SFIDE —
**A)** Nel brano su Trump e Twitter, quale norma aveva garantito un'ampia immunità alle piattaforme?
**B)** Per favore, prosegui il brano su Trump e Twitter dopo la sua ultima frase.

SELEZIONE —
━━━━━━━━━━

Il presidente non è arretrato: ha replicato affermando che Twitter, invece di essere una piattaforma neutrale, mette nel mirino «Repubblicani, conservatori e il presidente degli Stati Uniti». Un’estensione delle sue critiche ai media tradizionali.Ma la stessa durezza dello scontro politico probabilmente complicherà ogni tentativo di far avanzare riforme delle legislazioni e delle regole sui social media, un tema delicato e all’ordine del giorno da anni.
Trump, secondo alcuni critici, potrebbe accontentarsi di un effetto intimidatorio di breve periodo sulla frontiera digitale – Mark Zuckerberg di Facebook ha assunto atteggiamenti pilateschi prendendo le distanze da Twitter. Ben diverso è tuttavia arrivare a cambiamenti. Quello più profondo invocato dal presidente è la revoca dell’ampia immunità che era stata assicurata dalla Section 230 del Communications Decency Act del 1996 per facilitare la crescita di Internet agli albori. E non è affatto detto che Trump lo desideri davvero: la sua cancellazione esporrebbe le piattaforme a denunce e ricorsi sul contenuto degli utenti e le spingerebbe a controlli molto più attenti. Compreso appunto il presidente, con i suoi 80 milioni di seguaci su Twitter e oltre 16.000 messaggi in tre anni bollati dal Washington Post come falsi o ingannevoli.

━━━━━━━━━━

RIGHE DI DATI —
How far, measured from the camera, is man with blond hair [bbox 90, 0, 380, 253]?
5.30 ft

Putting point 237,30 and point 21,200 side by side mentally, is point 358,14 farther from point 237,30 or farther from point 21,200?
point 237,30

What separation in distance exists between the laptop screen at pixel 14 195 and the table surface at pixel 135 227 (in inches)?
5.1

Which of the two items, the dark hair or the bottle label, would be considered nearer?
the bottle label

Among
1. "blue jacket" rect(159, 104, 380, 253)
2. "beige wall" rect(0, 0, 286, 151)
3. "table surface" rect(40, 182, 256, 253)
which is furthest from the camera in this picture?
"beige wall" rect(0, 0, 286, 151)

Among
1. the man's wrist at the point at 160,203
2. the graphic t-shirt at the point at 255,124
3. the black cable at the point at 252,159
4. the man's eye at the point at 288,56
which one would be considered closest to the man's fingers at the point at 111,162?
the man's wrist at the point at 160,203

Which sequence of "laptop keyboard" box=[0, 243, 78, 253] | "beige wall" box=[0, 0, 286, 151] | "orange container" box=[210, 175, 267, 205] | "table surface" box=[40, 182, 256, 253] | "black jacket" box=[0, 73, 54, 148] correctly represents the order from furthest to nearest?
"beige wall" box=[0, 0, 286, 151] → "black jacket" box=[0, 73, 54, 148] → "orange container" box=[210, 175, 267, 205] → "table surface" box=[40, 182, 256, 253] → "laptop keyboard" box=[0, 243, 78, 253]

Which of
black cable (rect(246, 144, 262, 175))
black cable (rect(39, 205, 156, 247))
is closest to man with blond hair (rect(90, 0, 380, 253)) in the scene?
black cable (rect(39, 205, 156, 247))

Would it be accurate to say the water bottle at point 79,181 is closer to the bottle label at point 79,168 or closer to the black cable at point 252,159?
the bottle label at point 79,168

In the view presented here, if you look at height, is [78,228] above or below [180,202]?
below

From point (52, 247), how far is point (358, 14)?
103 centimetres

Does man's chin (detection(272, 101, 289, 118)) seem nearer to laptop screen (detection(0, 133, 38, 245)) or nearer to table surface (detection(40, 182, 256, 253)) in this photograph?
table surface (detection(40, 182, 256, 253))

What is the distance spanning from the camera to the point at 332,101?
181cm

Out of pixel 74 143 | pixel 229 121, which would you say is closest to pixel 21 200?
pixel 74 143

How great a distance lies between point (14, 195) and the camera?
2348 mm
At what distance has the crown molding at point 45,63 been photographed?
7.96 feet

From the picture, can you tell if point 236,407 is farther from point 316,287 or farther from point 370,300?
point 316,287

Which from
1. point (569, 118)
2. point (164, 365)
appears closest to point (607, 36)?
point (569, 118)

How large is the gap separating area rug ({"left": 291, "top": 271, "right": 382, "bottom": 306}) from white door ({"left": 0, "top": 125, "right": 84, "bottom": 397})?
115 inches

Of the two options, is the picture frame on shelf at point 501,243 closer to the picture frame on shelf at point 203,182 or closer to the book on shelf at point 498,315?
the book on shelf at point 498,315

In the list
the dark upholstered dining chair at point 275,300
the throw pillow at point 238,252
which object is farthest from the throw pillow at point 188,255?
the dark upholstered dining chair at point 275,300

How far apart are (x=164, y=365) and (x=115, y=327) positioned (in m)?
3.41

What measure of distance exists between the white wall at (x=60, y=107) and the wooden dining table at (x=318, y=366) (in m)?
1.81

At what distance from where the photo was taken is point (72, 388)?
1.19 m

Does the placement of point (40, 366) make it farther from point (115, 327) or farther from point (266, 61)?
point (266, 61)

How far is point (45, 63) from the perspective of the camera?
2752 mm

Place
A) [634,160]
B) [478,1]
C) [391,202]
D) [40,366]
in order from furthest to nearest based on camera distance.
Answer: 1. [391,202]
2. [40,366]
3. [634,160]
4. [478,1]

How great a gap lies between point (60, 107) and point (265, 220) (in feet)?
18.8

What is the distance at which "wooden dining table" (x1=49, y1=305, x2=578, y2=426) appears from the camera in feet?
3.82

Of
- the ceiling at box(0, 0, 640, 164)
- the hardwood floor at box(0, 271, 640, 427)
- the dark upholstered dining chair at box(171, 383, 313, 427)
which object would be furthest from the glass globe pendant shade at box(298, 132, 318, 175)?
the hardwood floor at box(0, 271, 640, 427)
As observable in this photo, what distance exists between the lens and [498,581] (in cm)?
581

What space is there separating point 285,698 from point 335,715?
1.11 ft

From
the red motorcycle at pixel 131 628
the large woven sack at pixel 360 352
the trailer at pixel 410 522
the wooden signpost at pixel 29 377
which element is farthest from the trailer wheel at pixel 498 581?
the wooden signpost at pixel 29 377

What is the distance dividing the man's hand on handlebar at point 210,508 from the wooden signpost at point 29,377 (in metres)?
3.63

━━━━━━━━━━

LE RISPOSTE —
**A)** La Section 230 del Communications Decency Act del 1996.

**B)**
Cambiare la legge, oltretutto, richiede un atto del Congresso. Trump chiede inoltre procedure per sanzioni se trovano i social in violazione della libertà d’espressione, ma anche questo appare difficile. Separatamente l’amministrazione sta infine considerando complicate azioni antitrust su Big Tech.
La necessità di richiamare oggi a maggiori responsabilità i colossi di internet, paradossalmente, ha fautori bipartisan. Ma per ragioni opposte: i conservatori sostengono di essere penalizzati; i progressisti che le società eludono il dovere di eliminare contenuti falsi e pericolosi. Nella polarizzazione del Paese, sulla tragedia di Minneapolis come sulle elezioni, un compromesso appare lontano.